Quantcast
Channel: Andrew Lock | .NET Escapades
Viewing all articles
Browse latest Browse all 743

Reading JSON and binary data from multipart/form-data sections in ASP.NET Core

$
0
0

In this post I describe how to read both JSON and binary data from a multipart/form-data request in ASP.NET Core. A colleague at work needed this functionality, and we couldn't find a way to do it using the "normal" mechanisms in ASP.NET Core. This post describes the approach we ended up with.

What is multipart/form-data?

Before we get to far into the weeds, we should establish what multipart/form-data looks like, and how it differs from other request types. In the modern web, there are two main approaches to sending traditional HTTP requests

  • JSON data
  • Form data

Yes, I know, there's plenty of other formats, XML, binary data over websockets, gRPC etc. But I would wager that most people are using JSON or form data in their day-to-day apps.

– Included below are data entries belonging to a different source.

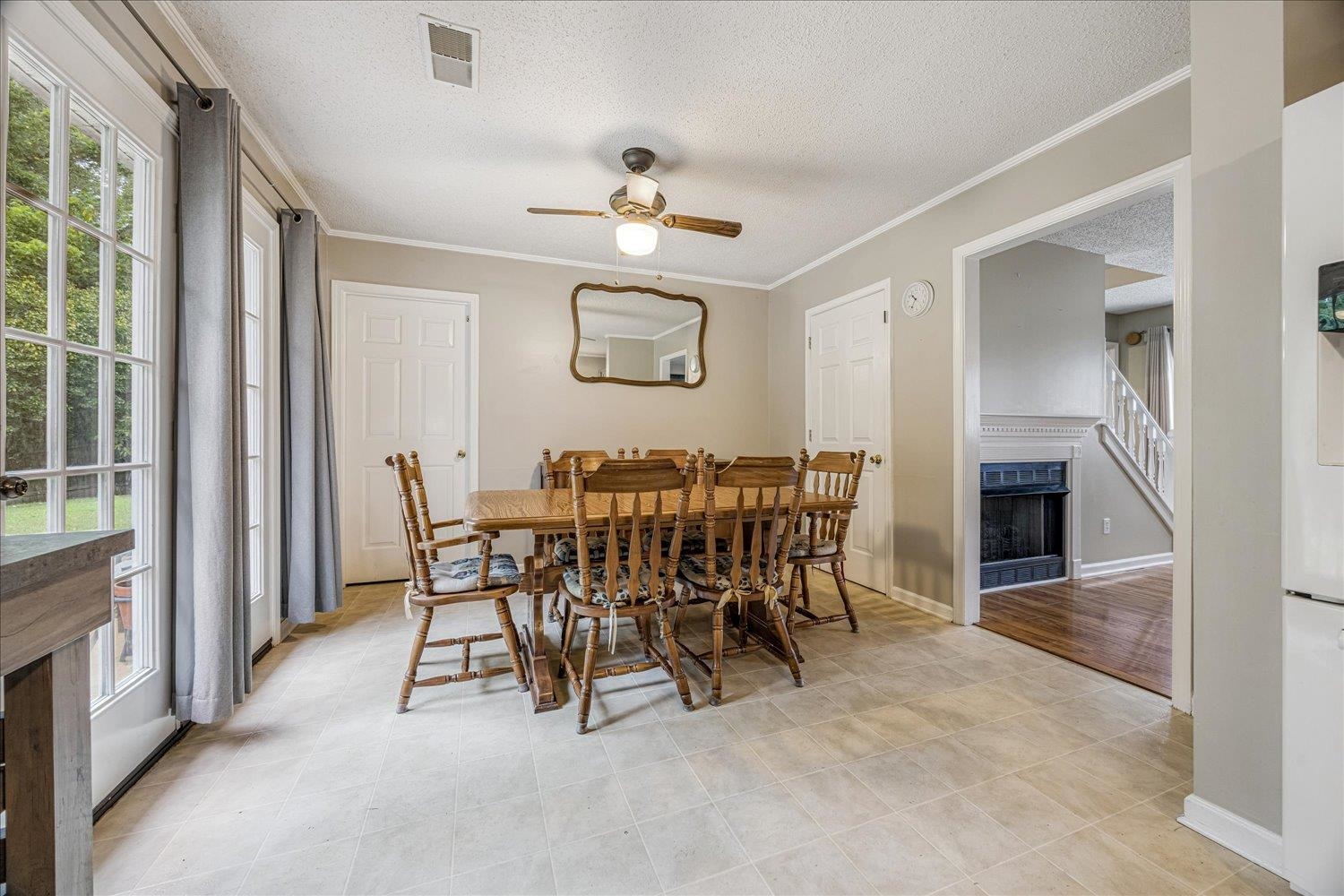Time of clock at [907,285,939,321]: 10:34
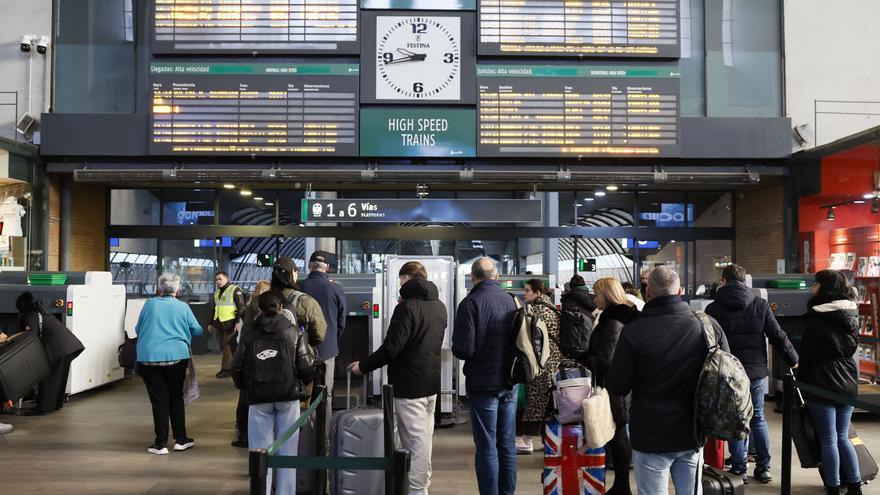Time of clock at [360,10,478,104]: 9:43
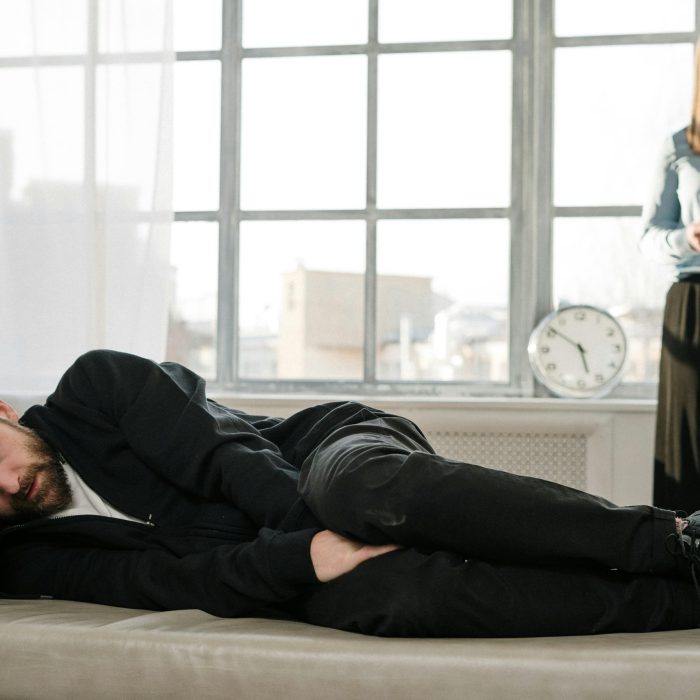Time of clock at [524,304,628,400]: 5:51
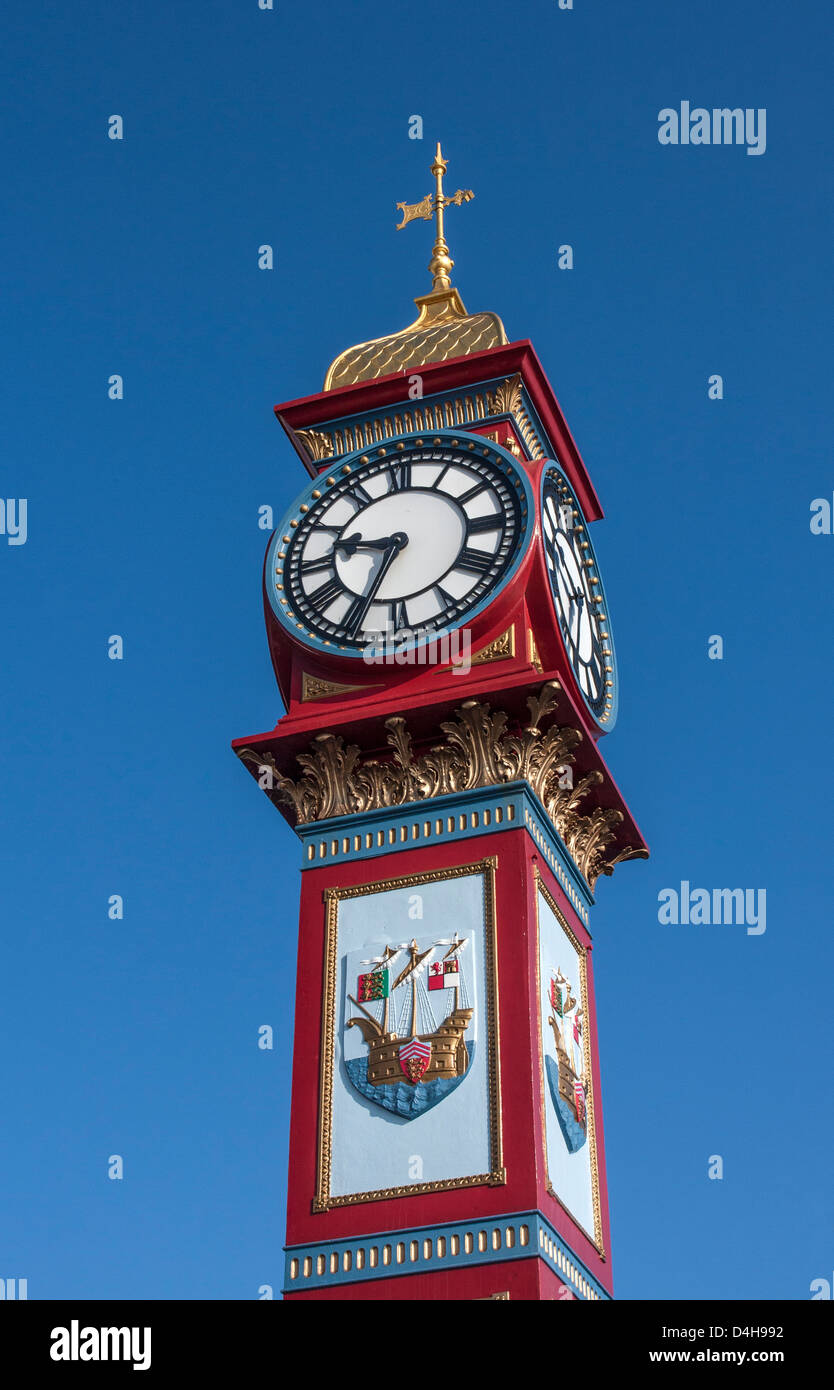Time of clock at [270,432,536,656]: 9:34
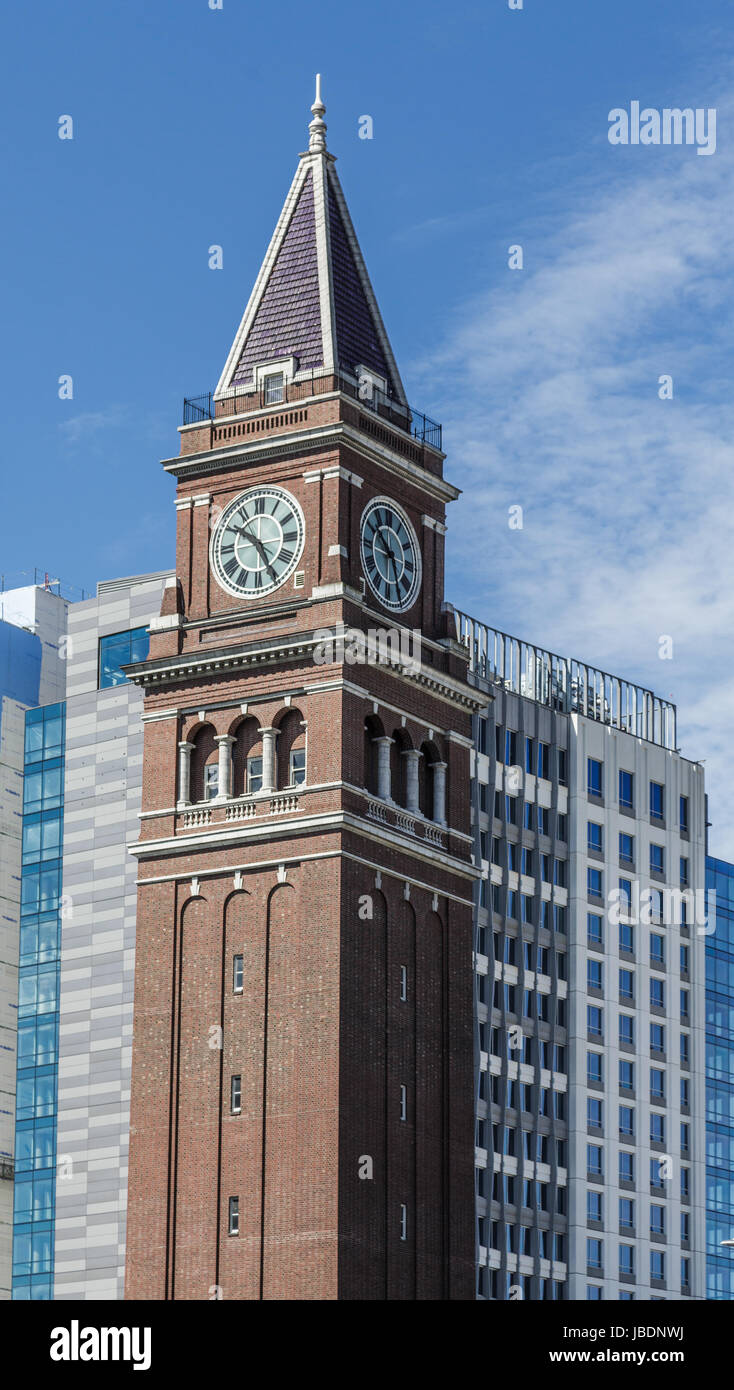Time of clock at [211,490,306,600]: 10:25
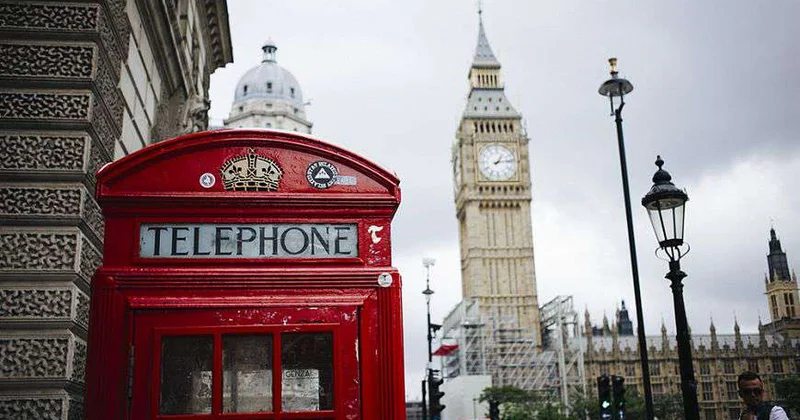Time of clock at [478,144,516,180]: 1:13
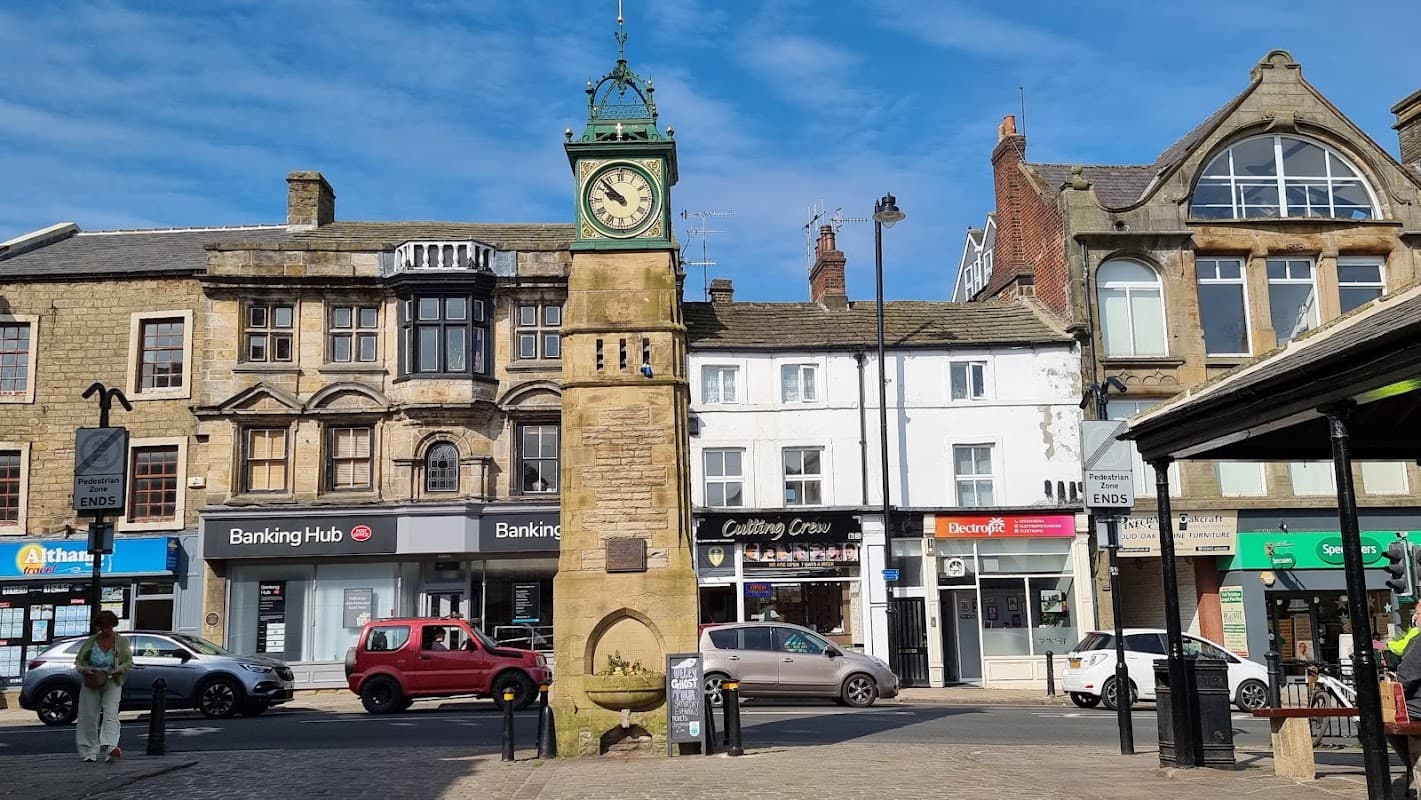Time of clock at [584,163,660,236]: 9:52
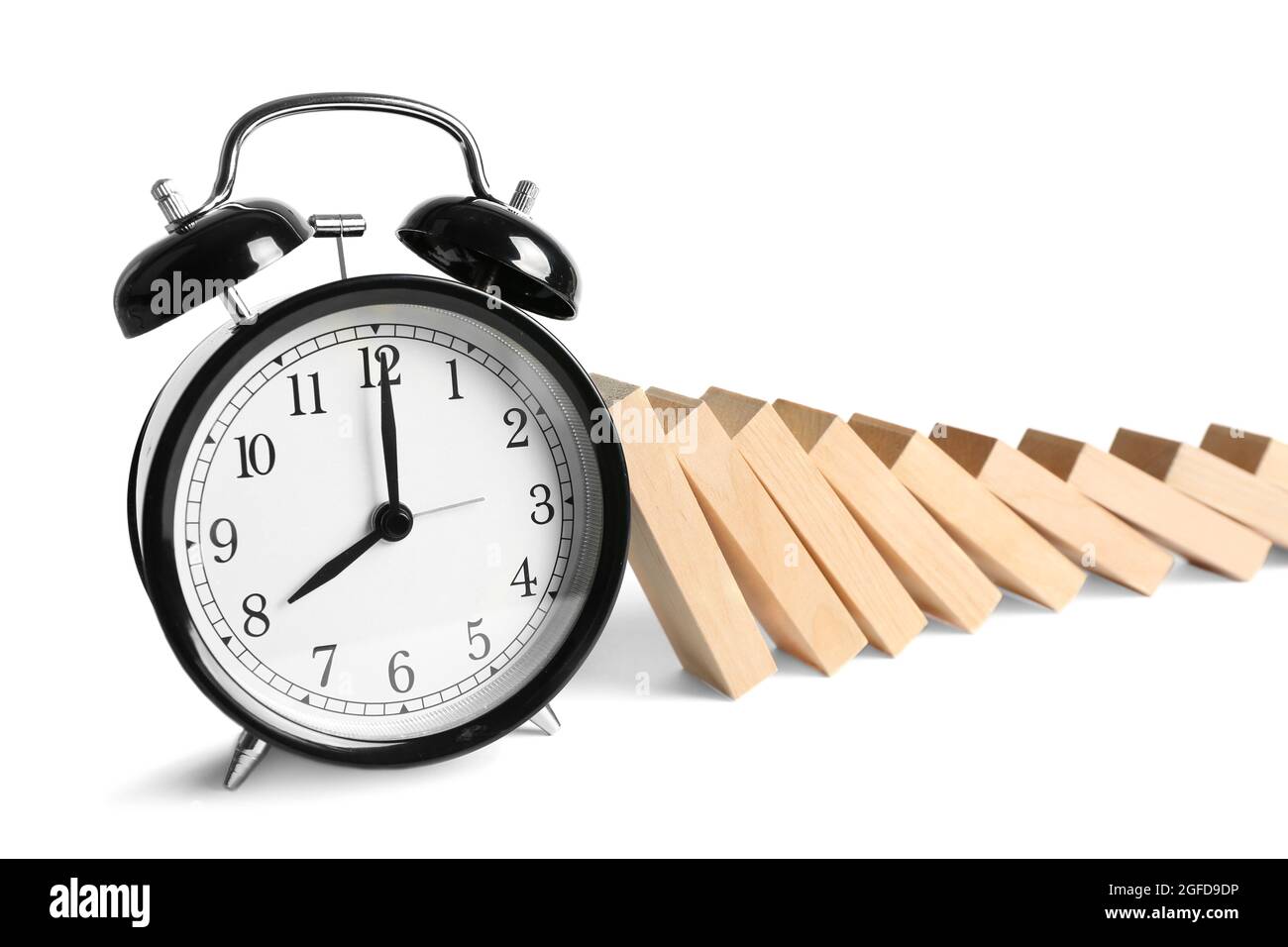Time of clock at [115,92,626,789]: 8:00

JSON data is typically used when sending data programmatically to APIs. That could be a JavaScript or Blazor client sending requests to a backend app, or it could be a server-side app making HttpClient requests to another API.

On the other hand, form data is the common data format for "traditional" server-rendered applications, like you might build with MVC, Razor Pages, or just plain HTML.

When you send data in an HTTP request, you should specify the type of the data. For JSON requests that's application/json, but for form data there's two possibilities:

  • application/x-www-form-urlencoded
  • multipart/form-data

By default, if you create an HTML <form> element and use the built-in browser capabilities to POST it to the server, the form will be sent as application/x-www-form-urlencoded data. For example, a form that looks something like this:

<form action="/handle-form" method="POST">
  <input type="text" name="Name" />
  <input type="date" name="DueDate" />
  <input type="checkbox" name="IsCompleted" />
  <input type="submit" />
</form>

when submitted, would send an HTTP request something like this:

POST /handle-form HTTP/2
Host: andrewlock.net
accept: text/html,*/*
upgrade-insecure-requests: 1
content-type: application/x-www-form-urlencoded
content-length: 50

Name=Andrew+Lock&DueDate=2024-08-01&IsCompleted=on

Note that the data is included in the body in "URL-encoded" format, so spaces are encoded as +, and the fields are concatenated using &. This is a pretty compact format for sending data, but it has some limitations. One of the most obvious missing features is the ability to submit a file using a form. To submit a file in the body of the request you'll need to switch to the multipart/form-data encoding instead.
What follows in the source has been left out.